I feel bad for shopping carts. They're always being pushed around.
I told someone some jokes, y'know? "Fruit Ninja," "barcode legs," "French puppet thigh wrings." And she was like saying that's not cool and stuff. So she reported me, and it was like:
The counselor: "So I've heard you've been making sh jokes?" Me: "You say it like it's a bad thing." Her: "It is." Me: "Chill bro, it ain't that deep. Don't worry I'll end it :)"
Jake Paul
Doctor: "I have good news and I have worse news." Patient: "Well, what's the bad news?" Doctor: "You have one day left to live." Patient: "What news could possibly be worse?" Doctor: "I've been trying to contact you since yesterday!"
What did the comedian say when he walked into a bank?
"This is a stand-up."
Why is North Korea so good at Geometry?
Because they have a supreme ruler.
Kelly Clarkson wants to be Rosie O'Donnell so badly. Too bad Kelly is the "Queen of Incest" and not the "Queen of Nice".
(And Kelly came from a sundown town in the Deep South, and not from Long Island.)

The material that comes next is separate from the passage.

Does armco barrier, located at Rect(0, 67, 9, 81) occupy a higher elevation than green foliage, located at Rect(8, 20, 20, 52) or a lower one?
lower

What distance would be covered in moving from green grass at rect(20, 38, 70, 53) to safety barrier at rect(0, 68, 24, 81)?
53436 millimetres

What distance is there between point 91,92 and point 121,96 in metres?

A guy is bankrupt, so he gives his son a duck and tells him to go sell it for as much as he can. So the kid goes on the street to sell the duck. A prostitute walks by and says, "I'll f--ck you for $10." The boy says, "I would, but I don't have any money." She says, "Ok, I'll take the duck instead." He says, "Ok," so they go upstairs and f--ck. The prostitute says, "That's the best sex I've ever had. I'll give you the duck back, and we can do it again." So they do, and he gets the duck back. But when they go downstairs, the duck gets hit by a car. And the guy that hit the duck feels so bad that he gives the kid $25. So when he gets home, his father asks him why he looks so tired. The boy says, "Well, I got a f--ck for a duck, a duck for a f--ck, and $25 for a f--cked up f--ck."
I realized that a really bad joke and my life are the exact same thing.

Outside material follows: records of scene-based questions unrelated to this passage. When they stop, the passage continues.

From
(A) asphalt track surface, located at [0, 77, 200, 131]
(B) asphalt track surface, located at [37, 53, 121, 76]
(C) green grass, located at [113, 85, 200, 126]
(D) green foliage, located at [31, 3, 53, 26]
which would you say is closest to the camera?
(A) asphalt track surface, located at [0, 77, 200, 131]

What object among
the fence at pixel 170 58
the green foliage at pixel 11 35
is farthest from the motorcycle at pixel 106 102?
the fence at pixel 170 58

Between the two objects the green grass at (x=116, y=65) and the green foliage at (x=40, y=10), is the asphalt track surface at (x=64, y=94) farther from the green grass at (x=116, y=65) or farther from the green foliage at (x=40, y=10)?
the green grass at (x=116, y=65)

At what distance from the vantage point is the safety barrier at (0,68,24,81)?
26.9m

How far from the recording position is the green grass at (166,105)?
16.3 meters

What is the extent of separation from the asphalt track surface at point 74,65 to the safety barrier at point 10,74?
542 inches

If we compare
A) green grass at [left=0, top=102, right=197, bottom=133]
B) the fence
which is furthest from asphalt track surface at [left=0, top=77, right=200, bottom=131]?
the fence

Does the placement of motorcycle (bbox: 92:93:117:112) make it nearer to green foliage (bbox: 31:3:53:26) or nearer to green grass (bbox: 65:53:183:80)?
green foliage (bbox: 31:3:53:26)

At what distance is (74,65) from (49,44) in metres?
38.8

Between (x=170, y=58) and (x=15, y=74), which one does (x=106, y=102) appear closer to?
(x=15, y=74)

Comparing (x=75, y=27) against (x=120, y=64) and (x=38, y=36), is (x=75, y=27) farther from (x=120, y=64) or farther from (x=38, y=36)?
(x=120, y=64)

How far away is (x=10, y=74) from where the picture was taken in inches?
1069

Why is it a bad idea to eat a clock? Because it's so time-consuming.
When my son was little, he loved to draw. Although he would always rip up the paper whenever there was one little slip up. Too bad he became a tattoo artist.....
What's the difference between a good joke and a bad joke? Timing.

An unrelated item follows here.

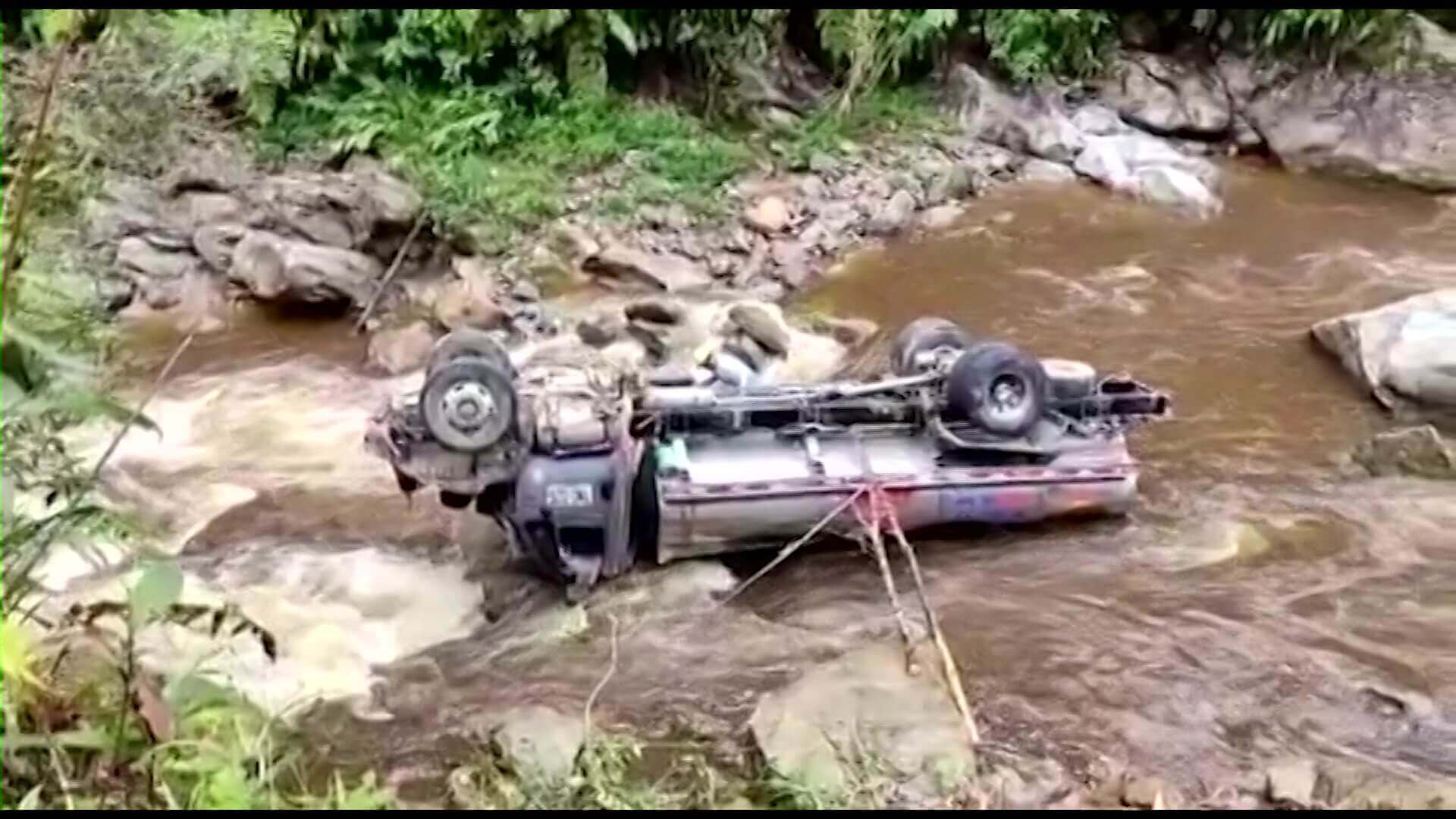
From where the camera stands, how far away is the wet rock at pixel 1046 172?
567 inches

If you want to get mental damage, visit the site:
https://schlechtewitze.com
your mom
Jill goes home one night with a guy she met at a club. He's tall, super hot, and seems different than most guys she meets. They arrive at his place and head straight to his room. Jill can't help but notice a shelf full of teddy bears. On the bottom are small teddy bears, on the middle are medium-sized teddy bears, and finally, on the top are large teddy bears, all lined up beside each other.
She begins to think that he is sentimental and sweet, and isn't afraid to show it. Her heart melts and she want to give him the best night of his life. She gives him a blowjob, and lets him really give it to her, and even takes it in the rear! In the morning, she slowly gets dressed, and smiles at him and asks, "How was that?" He nods and says, "Not too fuckin' bad at all. Help yourself to a prize on the second shelf!"
Your mum is so bad at cooking, Gordon Ramsey brought back Hitler to show her how to use an oven.
Why was Hitler bad at math?
He could only count to nein.
It's funny that everyone is depressed, like, I mean:
Bullys are depressed.
Nerds are depressed.
Bad girls/boys are depressed.
Kind humans are depressed.
Sometimes, I think back on all the mistakes I've ever made.
Then I realize, "My daughter isn't THAT bad..."
First of all, if a woman sues Bill Cosby for drugging and rape 50 years ago, and she could still remember it, it couldn't have been all bad.